WHAT THE TASK ASKS:
Provide the data again in its entirety, exactly as given.

EXERCISE INPUT:
######

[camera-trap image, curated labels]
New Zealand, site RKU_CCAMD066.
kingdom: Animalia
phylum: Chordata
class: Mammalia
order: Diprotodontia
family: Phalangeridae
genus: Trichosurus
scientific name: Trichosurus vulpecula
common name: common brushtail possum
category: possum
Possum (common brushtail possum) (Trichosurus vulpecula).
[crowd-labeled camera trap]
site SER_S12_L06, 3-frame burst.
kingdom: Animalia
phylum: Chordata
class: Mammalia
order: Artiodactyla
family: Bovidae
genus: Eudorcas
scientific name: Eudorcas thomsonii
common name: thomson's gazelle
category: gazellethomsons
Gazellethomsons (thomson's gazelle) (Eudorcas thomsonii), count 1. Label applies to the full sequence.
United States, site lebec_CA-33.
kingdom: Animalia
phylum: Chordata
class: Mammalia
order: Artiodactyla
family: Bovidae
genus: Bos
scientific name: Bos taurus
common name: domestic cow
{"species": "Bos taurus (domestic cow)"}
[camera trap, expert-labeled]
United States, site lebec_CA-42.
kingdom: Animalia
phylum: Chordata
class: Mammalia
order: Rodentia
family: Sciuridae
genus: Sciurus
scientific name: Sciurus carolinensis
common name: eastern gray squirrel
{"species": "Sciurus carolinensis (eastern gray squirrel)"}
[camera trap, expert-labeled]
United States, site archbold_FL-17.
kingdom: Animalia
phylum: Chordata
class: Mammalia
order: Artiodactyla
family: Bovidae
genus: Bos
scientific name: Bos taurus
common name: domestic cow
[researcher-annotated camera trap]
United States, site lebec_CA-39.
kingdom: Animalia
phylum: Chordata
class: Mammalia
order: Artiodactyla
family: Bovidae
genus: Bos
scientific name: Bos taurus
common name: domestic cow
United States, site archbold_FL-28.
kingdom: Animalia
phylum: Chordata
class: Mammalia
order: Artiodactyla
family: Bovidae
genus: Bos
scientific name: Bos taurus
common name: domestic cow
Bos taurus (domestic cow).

######

PROBLEM SOLUTION:
[camera-trap image, curated labels]
New Zealand, site RKU_CCAMD066.
kingdom: Animalia
phylum: Chordata
class: Mammalia
order: Diprotodontia
family: Phalangeridae
genus: Trichosurus
scientific name: Trichosurus vulpecula
common name: common brushtail possum
category: possum
Possum (common brushtail possum) (Trichosurus vulpecula).
[crowd-labeled camera trap]
site SER_S12_L06, 3-frame burst.
kingdom: Animalia
phylum: Chordata
class: Mammalia
order: Artiodactyla
family: Bovidae
genus: Eudorcas
scientific name: Eudorcas thomsonii
common name: thomson's gazelle
category: gazellethomsons
Gazellethomsons (thomson's gazelle) (Eudorcas thomsonii), count 1. Label applies to the full sequence.
United States, site lebec_CA-33.
kingdom: Animalia
phylum: Chordata
class: Mammalia
order: Artiodactyla
family: Bovidae
genus: Bos
scientific name: Bos taurus
common name: domestic cow
{"species": "Bos taurus (domestic cow)"}
[camera trap, expert-labeled]
United States, site lebec_CA-42.
kingdom: Animalia
phylum: Chordata
class: Mammalia
order: Rodentia
family: Sciuridae
genus: Sciurus
scientific name: Sciurus carolinensis
common name: eastern gray squirrel
{"species": "Sciurus carolinensis (eastern gray squirrel)"}
[camera trap, expert-labeled]
United States, site archbold_FL-17.
kingdom: Animalia
phylum: Chordata
class: Mammalia
order: Artiodactyla
family: Bovidae
genus: Bos
scientific name: Bos taurus
common name: domestic cow
[researcher-annotated camera trap]
United States, site lebec_CA-39.
kingdom: Animalia
phylum: Chordata
class: Mammalia
order: Artiodactyla
family: Bovidae
genus: Bos
scientific name: Bos taurus
common name: domestic cow
United States, site archbold_FL-28.
kingdom: Animalia
phylum: Chordata
class: Mammalia
order: Artiodactyla
family: Bovidae
genus: Bos
scientific name: Bos taurus
common name: domestic cow
Bos taurus (domestic cow).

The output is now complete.